The Arlington Tempera offers visual instruction
in the matter. From the beginning of time
there have been two passages: to and from
Heaven. The northern passage leads down into
the Sea of Time and Space; the southern passage
leads back up to Eternity. This is the crux of
Blake's myth, and of the Judeo-Chistian one as
well.

If you apply 'gate' to the concordance, you
will find 262 of them. Quite a few gates of
Hell!
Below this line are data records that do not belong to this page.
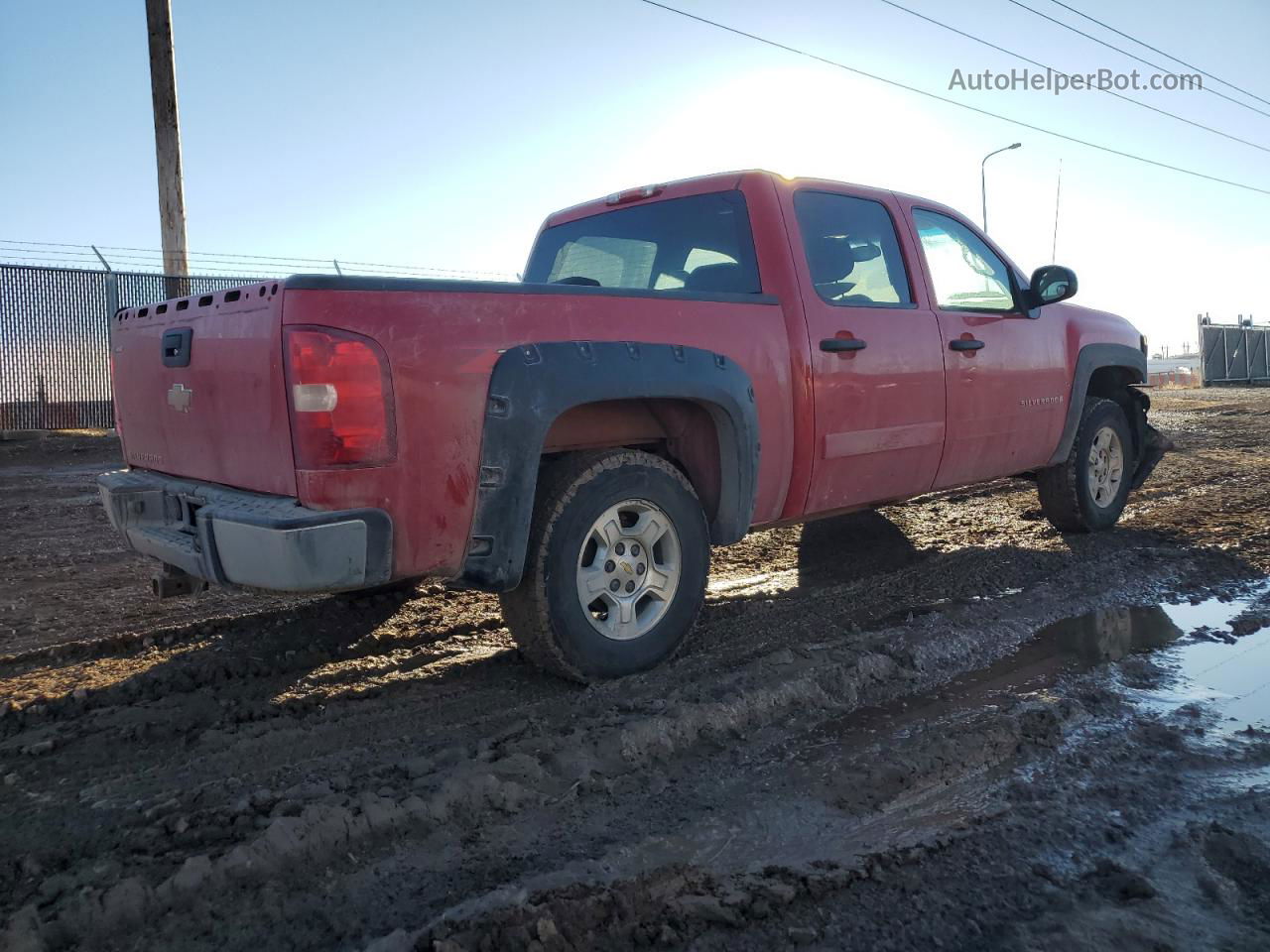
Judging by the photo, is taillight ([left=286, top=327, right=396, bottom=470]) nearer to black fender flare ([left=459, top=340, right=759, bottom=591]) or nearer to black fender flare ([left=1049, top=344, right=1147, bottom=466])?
black fender flare ([left=459, top=340, right=759, bottom=591])

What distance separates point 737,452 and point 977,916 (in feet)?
6.54

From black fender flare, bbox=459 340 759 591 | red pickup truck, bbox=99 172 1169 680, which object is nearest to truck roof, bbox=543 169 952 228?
red pickup truck, bbox=99 172 1169 680

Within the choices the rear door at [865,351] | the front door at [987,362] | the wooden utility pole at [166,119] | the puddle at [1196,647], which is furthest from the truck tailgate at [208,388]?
the wooden utility pole at [166,119]

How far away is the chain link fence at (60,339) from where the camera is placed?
1303 centimetres

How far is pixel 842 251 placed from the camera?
438 centimetres

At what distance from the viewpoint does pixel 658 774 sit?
267 cm

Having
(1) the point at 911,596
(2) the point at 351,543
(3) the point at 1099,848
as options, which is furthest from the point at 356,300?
(1) the point at 911,596

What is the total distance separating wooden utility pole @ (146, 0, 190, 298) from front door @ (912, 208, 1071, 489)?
370 inches

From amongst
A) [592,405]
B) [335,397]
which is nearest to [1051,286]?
[592,405]

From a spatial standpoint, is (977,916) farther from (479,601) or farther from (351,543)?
(479,601)

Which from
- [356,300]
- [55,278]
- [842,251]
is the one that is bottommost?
[356,300]

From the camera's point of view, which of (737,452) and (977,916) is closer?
(977,916)

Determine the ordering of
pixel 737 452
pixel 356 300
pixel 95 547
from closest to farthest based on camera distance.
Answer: pixel 356 300 → pixel 737 452 → pixel 95 547

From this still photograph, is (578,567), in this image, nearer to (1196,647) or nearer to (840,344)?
(840,344)
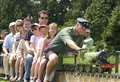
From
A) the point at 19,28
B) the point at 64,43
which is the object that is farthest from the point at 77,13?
the point at 64,43

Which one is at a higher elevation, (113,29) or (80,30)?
(80,30)

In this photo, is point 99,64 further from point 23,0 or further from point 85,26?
point 23,0

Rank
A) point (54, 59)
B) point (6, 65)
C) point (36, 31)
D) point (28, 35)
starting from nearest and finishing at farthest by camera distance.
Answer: point (54, 59) < point (36, 31) < point (28, 35) < point (6, 65)

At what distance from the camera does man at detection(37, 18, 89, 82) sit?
27.9 feet

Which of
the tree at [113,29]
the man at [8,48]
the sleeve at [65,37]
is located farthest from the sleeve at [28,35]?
the tree at [113,29]

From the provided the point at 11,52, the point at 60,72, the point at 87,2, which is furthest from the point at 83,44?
the point at 87,2

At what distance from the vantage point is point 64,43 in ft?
29.2

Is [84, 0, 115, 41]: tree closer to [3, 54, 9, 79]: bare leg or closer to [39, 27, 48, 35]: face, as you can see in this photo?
[3, 54, 9, 79]: bare leg

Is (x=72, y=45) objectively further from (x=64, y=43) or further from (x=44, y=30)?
(x=44, y=30)

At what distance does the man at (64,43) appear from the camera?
27.9 feet

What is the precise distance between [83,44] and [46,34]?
157 centimetres

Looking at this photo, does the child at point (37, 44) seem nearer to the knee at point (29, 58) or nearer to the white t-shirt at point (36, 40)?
the white t-shirt at point (36, 40)

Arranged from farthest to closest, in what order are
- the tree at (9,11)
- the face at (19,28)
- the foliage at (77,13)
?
the tree at (9,11) → the foliage at (77,13) → the face at (19,28)

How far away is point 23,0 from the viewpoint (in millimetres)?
77188
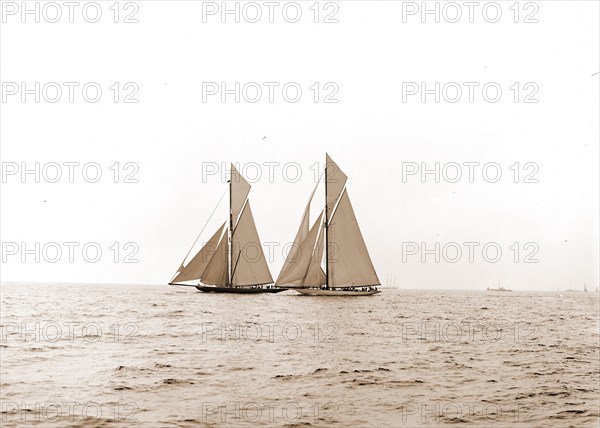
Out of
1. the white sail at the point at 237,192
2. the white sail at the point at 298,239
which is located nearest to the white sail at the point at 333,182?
the white sail at the point at 298,239

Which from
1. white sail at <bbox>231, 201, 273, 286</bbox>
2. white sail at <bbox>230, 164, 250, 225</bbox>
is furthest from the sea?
white sail at <bbox>230, 164, 250, 225</bbox>

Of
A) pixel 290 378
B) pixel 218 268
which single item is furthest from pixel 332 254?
pixel 290 378

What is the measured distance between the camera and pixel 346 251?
66000 millimetres

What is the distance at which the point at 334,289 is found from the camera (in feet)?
224

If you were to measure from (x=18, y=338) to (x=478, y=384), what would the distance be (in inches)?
798

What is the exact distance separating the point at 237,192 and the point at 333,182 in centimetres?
1188

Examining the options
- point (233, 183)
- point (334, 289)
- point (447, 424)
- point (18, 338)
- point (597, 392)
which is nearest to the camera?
point (447, 424)

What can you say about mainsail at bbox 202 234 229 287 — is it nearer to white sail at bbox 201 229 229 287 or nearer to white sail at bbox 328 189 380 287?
white sail at bbox 201 229 229 287

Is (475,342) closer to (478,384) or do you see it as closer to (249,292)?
(478,384)

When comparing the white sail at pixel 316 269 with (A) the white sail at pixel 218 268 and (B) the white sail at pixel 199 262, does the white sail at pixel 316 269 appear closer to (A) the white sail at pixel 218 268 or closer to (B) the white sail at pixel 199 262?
(A) the white sail at pixel 218 268

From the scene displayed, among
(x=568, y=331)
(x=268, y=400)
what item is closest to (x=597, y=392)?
(x=268, y=400)

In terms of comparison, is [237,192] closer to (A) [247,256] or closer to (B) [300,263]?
(A) [247,256]

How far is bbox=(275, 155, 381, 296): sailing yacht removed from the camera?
65.1 m

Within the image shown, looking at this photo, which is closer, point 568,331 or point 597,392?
point 597,392
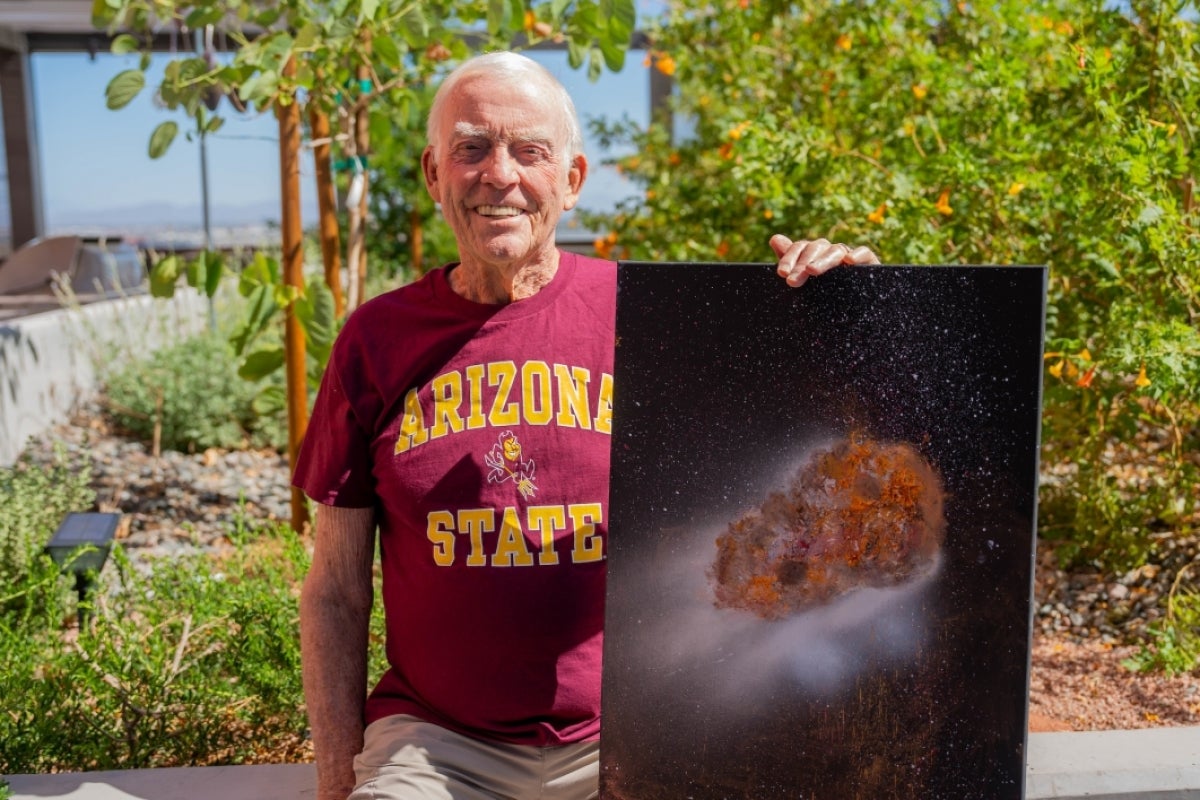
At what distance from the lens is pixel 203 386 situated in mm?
5422

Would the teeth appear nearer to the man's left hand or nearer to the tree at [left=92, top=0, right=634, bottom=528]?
the man's left hand

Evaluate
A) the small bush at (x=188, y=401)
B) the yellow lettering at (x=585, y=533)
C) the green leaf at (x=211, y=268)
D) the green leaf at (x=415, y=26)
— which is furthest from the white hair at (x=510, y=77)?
the small bush at (x=188, y=401)

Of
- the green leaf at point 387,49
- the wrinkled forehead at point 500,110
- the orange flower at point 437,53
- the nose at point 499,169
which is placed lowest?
the nose at point 499,169

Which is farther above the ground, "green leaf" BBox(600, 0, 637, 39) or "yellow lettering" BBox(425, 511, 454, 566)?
"green leaf" BBox(600, 0, 637, 39)

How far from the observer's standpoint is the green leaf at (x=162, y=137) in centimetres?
287

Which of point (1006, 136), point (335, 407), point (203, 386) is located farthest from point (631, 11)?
point (203, 386)

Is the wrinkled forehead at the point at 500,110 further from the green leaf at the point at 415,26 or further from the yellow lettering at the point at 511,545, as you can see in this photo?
the green leaf at the point at 415,26

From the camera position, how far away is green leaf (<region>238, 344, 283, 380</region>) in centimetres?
320

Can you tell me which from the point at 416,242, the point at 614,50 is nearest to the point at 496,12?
the point at 614,50

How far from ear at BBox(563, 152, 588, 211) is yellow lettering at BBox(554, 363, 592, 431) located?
0.25 metres

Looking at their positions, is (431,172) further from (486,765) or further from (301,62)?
(301,62)

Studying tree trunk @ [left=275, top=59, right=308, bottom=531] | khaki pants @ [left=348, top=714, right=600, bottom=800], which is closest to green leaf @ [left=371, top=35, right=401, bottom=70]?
tree trunk @ [left=275, top=59, right=308, bottom=531]

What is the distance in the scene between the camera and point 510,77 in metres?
1.60

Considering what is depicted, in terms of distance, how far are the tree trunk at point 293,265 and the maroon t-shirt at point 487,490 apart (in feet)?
5.53
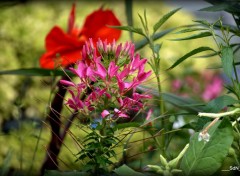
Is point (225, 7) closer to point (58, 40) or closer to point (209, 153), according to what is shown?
point (209, 153)

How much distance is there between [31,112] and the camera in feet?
7.75

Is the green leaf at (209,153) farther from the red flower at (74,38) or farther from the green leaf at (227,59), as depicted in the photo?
the red flower at (74,38)

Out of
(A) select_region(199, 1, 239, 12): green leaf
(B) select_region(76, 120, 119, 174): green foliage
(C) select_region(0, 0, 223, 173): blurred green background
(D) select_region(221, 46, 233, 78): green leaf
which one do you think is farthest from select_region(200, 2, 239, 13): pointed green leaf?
(C) select_region(0, 0, 223, 173): blurred green background

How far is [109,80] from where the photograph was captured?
1.75 feet

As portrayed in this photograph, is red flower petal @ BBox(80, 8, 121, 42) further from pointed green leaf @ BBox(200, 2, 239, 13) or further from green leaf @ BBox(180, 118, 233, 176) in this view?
green leaf @ BBox(180, 118, 233, 176)

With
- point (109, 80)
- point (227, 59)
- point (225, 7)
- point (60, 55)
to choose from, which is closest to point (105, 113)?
point (109, 80)

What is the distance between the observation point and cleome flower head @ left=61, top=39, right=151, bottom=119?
531mm

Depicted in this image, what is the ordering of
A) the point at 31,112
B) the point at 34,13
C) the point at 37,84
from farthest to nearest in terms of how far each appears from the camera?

Two noteworthy gates are (1) at the little
poem, To Morning (E410):

"O holy virgin! clad in purest white,
Unlock heav's' golden gates, and issue forth;
Awake the dawn that sleeps in heaven; let light..."

And then Thel notably traversed the gate in
both directions. From the Vales of Thar (a
region in Heaven) Thel considered the subject
of mortal life, and decided to give it a whirl:
" The eternal gates' terrific porter lifted the
northern bar. Thel enter'd in & saw the
secrets of the land unknown."

But seeing the horrors of 'this vale of tears'
Thel screamed and "Fled back unhinder'd till
she came into the vales of Har."

From the Arlington Tempera you may notice a
maiden holding her bucket and making her way
upward against the stream. Like Thel she had
seen enough and refused mortality.

-----------------------------

"O Christ who holds the open gate,
O Christ who drives the furrow straight,
O Christ, the plough, 0 Christ, the laughter
Of holy white birds flying after,
Lo, all my heart’s field red and torn,
And Thou wilt bring the young green corn,
The young green corn divinely springing,
The young green corn forever singing;
And when the field is fresh and fair
Thy blessed feet shall glitter there,
And we will walk the weeded field,
And tell the golden harvest’s yield,
The corn that makes the holy bread
By which the soul of man is fed,
The holy bread, the food unpriced,
Thy everlasting mercy, Christ."

Hymn by John Masefield. How Blakean can you get!